Efficient solvent recovery drives scale-up of next-gen battery insulation
Moving beyond lab constraints, the team tackled manufacturing bottlenecks by refining a supercritical CO₂ drying process, a key step in producing high-performance aerogels. The optimized approach significantly improved efficiency, particularly through solvent recovery, where ethanol reuse exceeded 99.5%. This closed-loop system helped cut raw material costs by more than half, addressing one of the major barriers to large-scale adoption.
With these process improvements, the material has progressed from experimental development to industrial-scale production readiness. The ability to manufacture consistently at scale positions the insulation technology as a viable candidate for integration into commercial battery systems, especially as demand grows for safer, high-density energy storage solutions.

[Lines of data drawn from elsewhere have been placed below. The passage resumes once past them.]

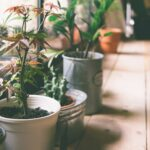 Bewässerung Balkon Pflanzen Im Urlaub Tipps Zur Pflanzenbeswsserung In Ihrer Bewässerungssysteme Garten Bewässerungssystem Automatisch Test Wohnzimmer Bewässerung Balkon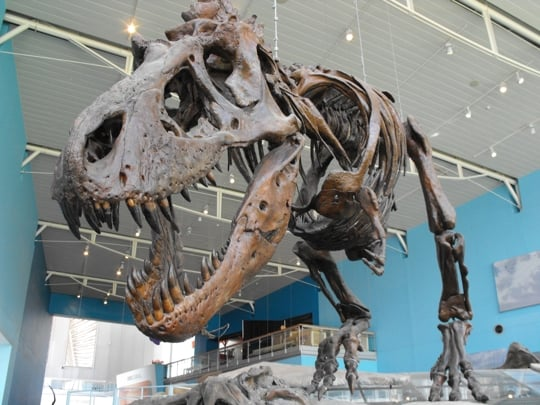 Top 10 Science and Technology Museums 5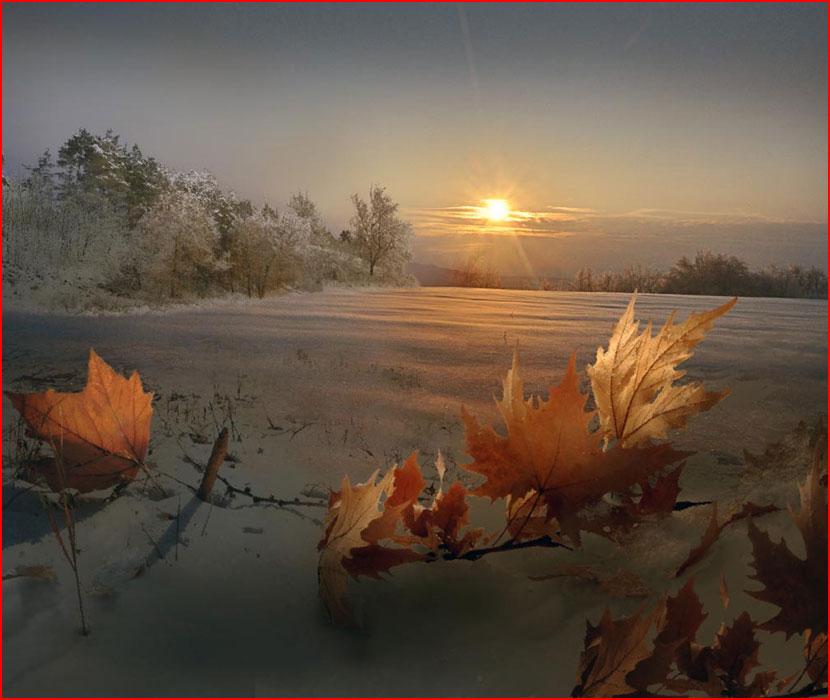 Фотохудожник Игорь Зенин. Царство белых фантазий  (гей блюсик 16087)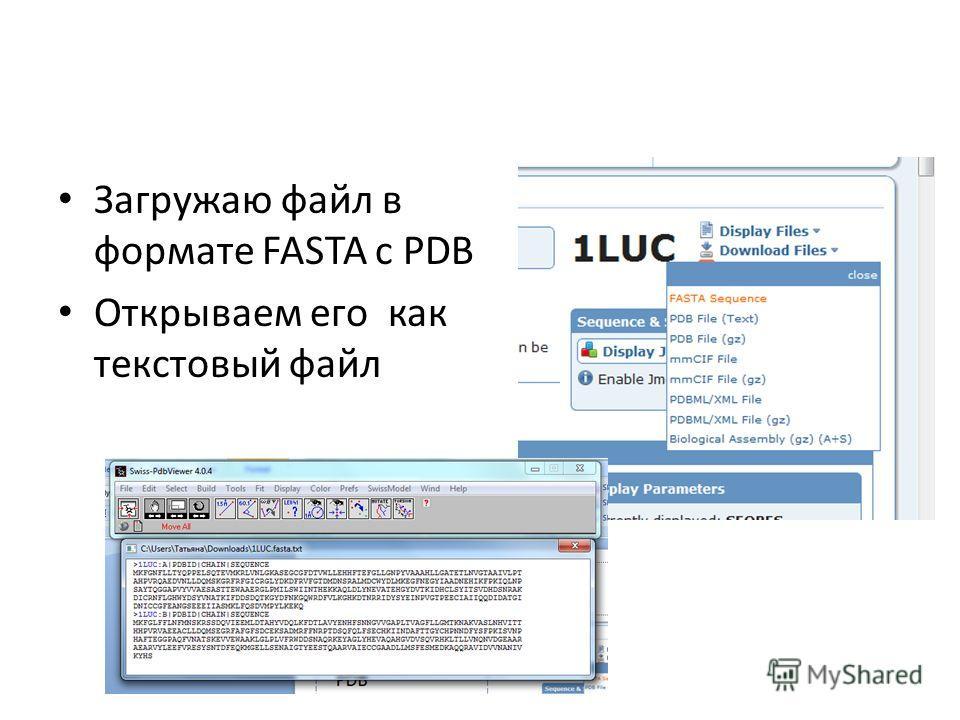 Загружаю файл в формате FASTA с PDB Открываем его как текстовый файл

The material is already finding its way into commercial battery systems, with reported adoption by companies such as CATL, BYD, Sungrow, and Xiaomi. While its immediate relevance is in electric vehicles, the aerogel insulation is also suited for aerospace applications and high-temperature industrial settings where thermal management is critical.
The breakthrough comes amid a broader wave of battery innovation across the industry. Sodium-ion technologies are advancing toward lower-cost, longer-life cathode chemistries, while Great Wall Motors’ battery arm Svolt has begun mass production of an 80 kWh plug-in hybrid battery – one of the largest capacities announced for PHEVs to date.